VEFA Stadı, Slaven’in sahasına fark atar... 3 bin kişilik statta ancak amatör maçlar oynanır. UEFA kriterleri, eleme maçlarını böyle statlarda oynamaya izin veriyor.
G.Saray, işte böylesi bir statta mücadele etti. Üstelik Lincoln, Arda, Linderoth gibi oyunculardan yoksundu. G.Saray’la sözleşme yapan futbolcu, ne şartlarda olursa olsun, taşıdığı formanın hakkını vermek zorunda. Şimdi gelelim eksiklere...

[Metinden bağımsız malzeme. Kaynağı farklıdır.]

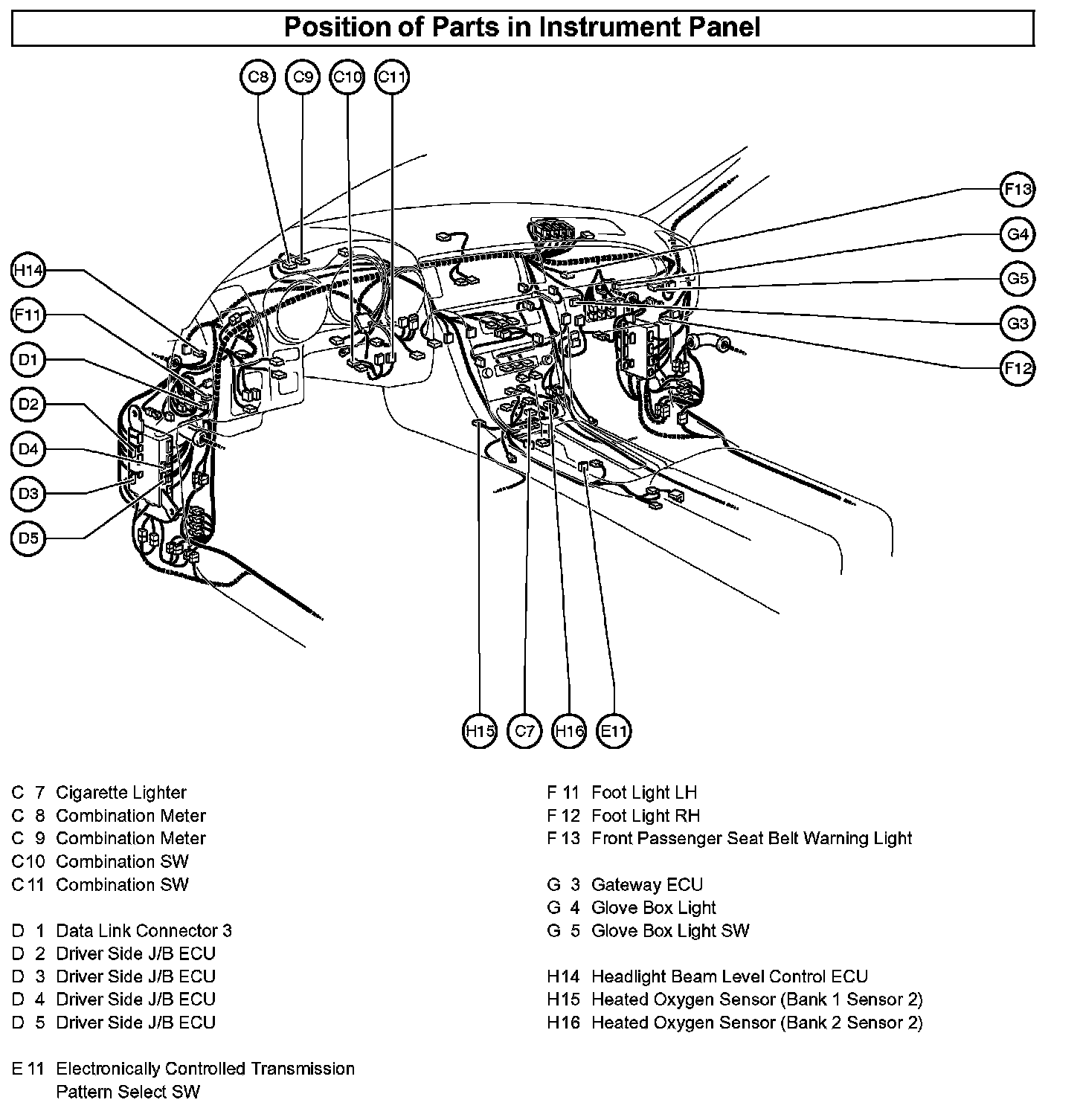 Position of Parts in Instrument Panel

C8 C9 C10 C11

H14
F11
D1
D2
D4
D3
D5

F13
G4
G5
G3
F12

H15 C7 H16 E11

C 7 Cigarette Lighter
C 8 Combination Meter
C 9 Combination Meter
C10 Combination SW
C11 Combination SW

D 1 Data Link Connector 3
D 2 Driver Side J/B ECU
D 3 Driver Side J/B ECU
D 4 Driver Side J/B ECU
D 5 Driver Side J/B ECU

E 11 Electronically Controlled Transmission Pattern Select SW

F 11 Foot Light LH
F 12 Foot Light RH
F 13 Front Passenger Seat Belt Warning Light

G 3 Gateway ECU
G 4 Glove Box Light
G 5 Glove Box Light SW

H14 Headlight Beam Level Control ECU
H15 Heated Oxygen Sensor (Bank 1 Sensor 2)
H16 Heated Oxygen Sensor (Bank 2 Sensor 2)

1-Saha içerisindeki ilişkiler, ortak amaç, 2-Sorumluluk duygusu, 3-Paslaşmalardaki yanlışlıklar ve hayal gücünü kullanamama..
Hasan Şaş’ın görevi, Lincoln’ün yokuluğunu aratmamaktı. Hasan, orada oynamayı çok seviyordu ve aradığı fırsatı da bulmuştu. Ancak, topla oynama sevdası, yapacağı hareketleri engelledi. Oyunda yardımlaşma, pas alışverişi yoktu.

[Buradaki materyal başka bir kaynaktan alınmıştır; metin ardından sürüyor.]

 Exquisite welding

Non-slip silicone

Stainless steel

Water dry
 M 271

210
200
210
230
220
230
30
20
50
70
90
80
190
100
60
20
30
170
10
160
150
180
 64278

Defans, orta saha ile iletişim kuramayınca, hep şişirme toplarla oyunu idare etmeye çalıştı. Bir de Song ve Servet arasındaki uyumsuzluk sıkıntıya neden oldu.
Bu turu geçer
Beyaz Tilki Feldkamp’ın elindeki malzemeyi başka türlü kullanma şansı da yoktu. Futbolda amaç kazanmaktır. Doğru kararı verecek olan da teknik patron Feldkamp’tır. Elindeki oyuncuları, nerelerde nasıl oynatacağını bilen de odur. Uzman gözü, karar verme ruhu da ona aittir. O da bunları düşünüp, sahaya sürdü.

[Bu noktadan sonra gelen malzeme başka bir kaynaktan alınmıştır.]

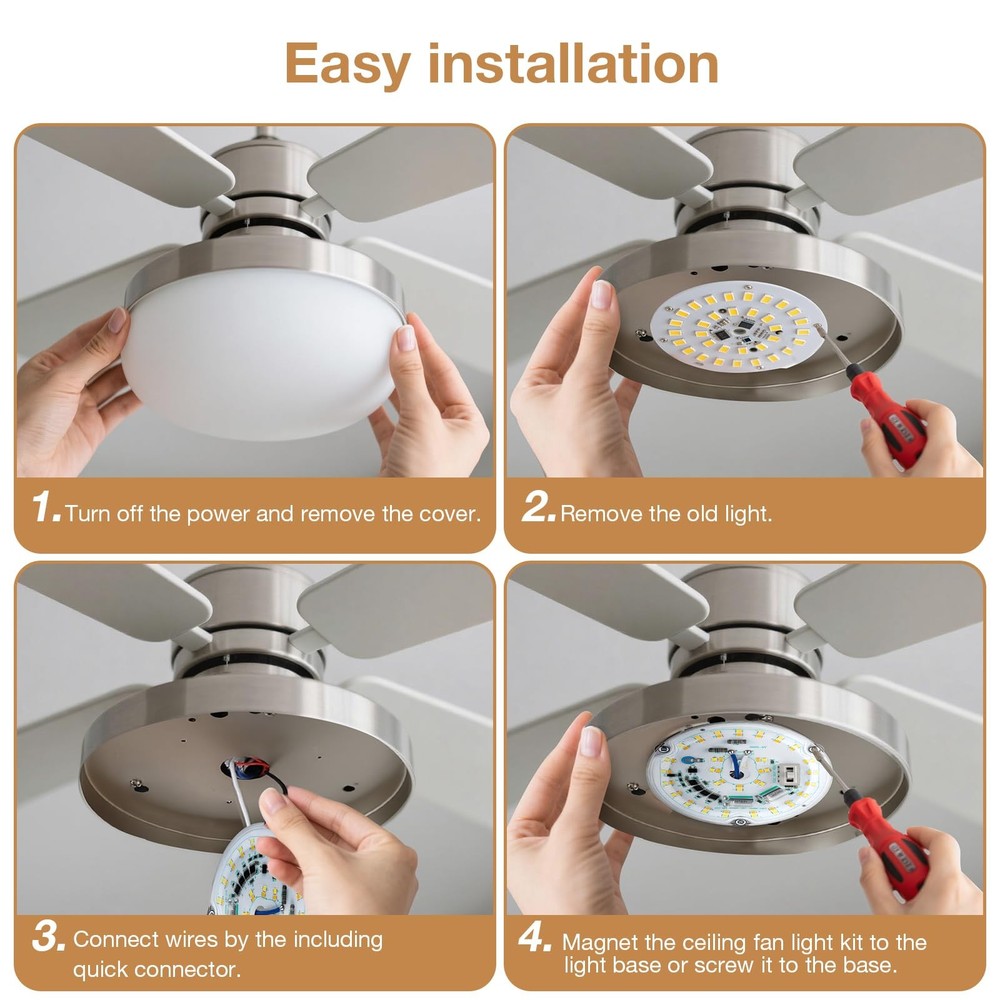 Easy installation

1. Turn off the power and remove the cover.

2. Remove the old light.

3. Connect wires by the including quick connector.

4. Magnet the ceiling fan light kit to the light base or screw it to the base.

Galatasaray’ın da bir Roberto Carlos’u var. Adı Volkan... Topa vurunca bazuka gibi gidiyor. O kadar sert ki, kaleci elinden kaçırıyor. Galatasaray, artık bu turu geçer. Daha sonra ne yapar bilmem...
Linderoth’un yerine oynayan Mehmet Güven, önce biraz sallandı. Sonra dengeyi buldu ve uzun pas isabetlerini artırdı.